Of course, it could be an intentional hacking attempt, either by our own government or an adversary. Or it could be something as innocent as an error in some AIS transmitter somewhere. I notice the CG is starting to use the virtual ATONs more, maybe their software isn't 100 bug-free.
 
Unless you've got a computer on board with an N2K interface and suitable logging software it'd be difficult to run down a transient sort of error like that.

I'm no AIS, GPS or N2K expert but I could imagine a situation where a device was 'supposed to be' transmitting legit data, but wasn't doing so consistently and that left open a window of sorts for bad data to get collected by the radios. Their input sanitizing routines should have scrubbed the data BEFORE handing it over for other processing... but perhaps it didn't and BAM, the DIV/0 (or whatever, I've no proof that's what was happening, just guessing).

Among the top rules for programming is NEVER trust that input data will be in a legitimate format. ALWAYS scrub it so that it cannot exceed the bounds of what your code is known to be able to handle. Sounds easy, right? Yeah, it's not. Lots of compromises get made, especially on memory and CPU limited devices. You don't have enough firmware storage to 'bloat' it up with all of the correct error checking, and/or the device doesn't have enough processing power to get it all done without seeming slow to use. Or the programmers are just careless.

This is also how a considerable number of 'hacking' efforts gain a foothold on devices. They exploit hammering the devices with all manner of entirely bogus datasets and hope some part of the input handling slips up and lets them craft a payload that the device will execute. Sounds like it shouldn't happen, right? Yet it does... ALL THE TIME.

Heh, side joke for those that know SQL and programming, I wonder if changing a boat's name in AIS to a SQL database DROP TABLE command might cause some mischief...

There was a meme some years ago of a car having that sort of thing on the hood and causing the speed camera database to crash.
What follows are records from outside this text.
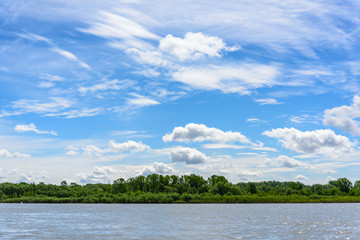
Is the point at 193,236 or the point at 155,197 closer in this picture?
the point at 193,236

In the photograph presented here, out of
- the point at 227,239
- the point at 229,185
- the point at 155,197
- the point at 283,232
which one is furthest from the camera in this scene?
the point at 229,185

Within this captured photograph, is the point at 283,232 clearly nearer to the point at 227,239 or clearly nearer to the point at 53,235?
the point at 227,239

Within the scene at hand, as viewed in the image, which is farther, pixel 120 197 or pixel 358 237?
pixel 120 197

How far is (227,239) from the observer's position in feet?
145

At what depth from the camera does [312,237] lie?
152 ft

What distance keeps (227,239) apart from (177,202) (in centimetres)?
13394

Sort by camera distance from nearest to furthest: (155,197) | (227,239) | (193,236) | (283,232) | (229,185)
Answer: (227,239)
(193,236)
(283,232)
(155,197)
(229,185)

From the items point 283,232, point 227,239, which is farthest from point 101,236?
point 283,232

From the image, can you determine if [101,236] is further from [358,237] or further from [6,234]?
[358,237]

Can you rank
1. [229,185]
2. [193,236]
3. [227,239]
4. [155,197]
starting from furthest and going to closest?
[229,185] < [155,197] < [193,236] < [227,239]

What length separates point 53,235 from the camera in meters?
49.3

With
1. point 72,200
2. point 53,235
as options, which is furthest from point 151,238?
point 72,200

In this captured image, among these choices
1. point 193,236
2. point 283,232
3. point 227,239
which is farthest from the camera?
point 283,232

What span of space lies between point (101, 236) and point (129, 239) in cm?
495
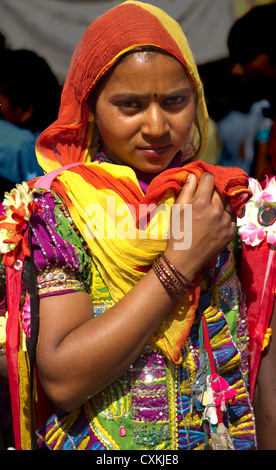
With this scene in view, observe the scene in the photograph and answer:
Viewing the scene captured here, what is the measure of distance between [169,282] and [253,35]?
1.74 m

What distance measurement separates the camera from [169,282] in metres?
1.43

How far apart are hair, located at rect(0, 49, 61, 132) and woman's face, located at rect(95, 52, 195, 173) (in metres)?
0.96

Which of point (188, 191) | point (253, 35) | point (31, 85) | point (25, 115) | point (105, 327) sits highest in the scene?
point (253, 35)

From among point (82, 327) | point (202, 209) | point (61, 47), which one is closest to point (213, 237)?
point (202, 209)

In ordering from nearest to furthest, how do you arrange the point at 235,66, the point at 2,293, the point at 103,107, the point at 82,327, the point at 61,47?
the point at 82,327
the point at 103,107
the point at 2,293
the point at 61,47
the point at 235,66

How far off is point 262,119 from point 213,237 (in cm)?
152

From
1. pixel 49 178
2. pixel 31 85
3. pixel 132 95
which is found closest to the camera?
pixel 132 95

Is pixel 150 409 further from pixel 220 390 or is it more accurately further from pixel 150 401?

Unless the error is really repeatable I can't see a scenario where anyone would have enough of the data logging set up to make it possible to check. If you knew it would happen at a certain time/place then... maybe. Tools like wireshark are pretty handy at slogging through data like that. Not exactly layman's tools though.
 
Since we've already gone off the deep end speculating here...

First of all, I don't have the confidence in Garmin's programming prowess to think that they always do adequate error checking. I rather suspect a lot of it is outsourced to the lowest bidder, based on what I see just in the user interface. And given that maintenance is pretty much abandoned after the production run of the hardware, it's very likely there are known bugs which never get addressed.

As for discovering and exploiting buffer overrun type errors, that's exactly what governments and hackers do. It would be easy enough to buy the hardware and pass it all kinds of malformed data in the lab. Or you could just download the firmware updates and de-compile them. So much software these days is written in higher-level languages that it should even be easy to identify common code with known security vulnerabilities.

One could even imagine someone (or some government) testing a hack like this in the wild.
 
First of all, I don't have the confidence in Garmin's programming prowess to think that they always do adequate error checking. I rather suspect a lot of it is outsourced to the lowest bidder, based on what I see just in the user interface. And given that maintenance is pretty much abandoned after the production run of the hardware, it's very likely there are known bugs which never get addressed.

Wait, when did we shift to talking about the Fusion radio software?

heh.

But you do make a pretty accurate point about Garmin and the software on many of their devices.
 
First of all, I don't have the confidence in Garmin's programming prowess to think that they always do adequate error checking.

25% of application development is designing the functionality; the remaining 75% is error checking and error handling. There's only time in the development schedule for the first 25%. The rest will be tested after product release.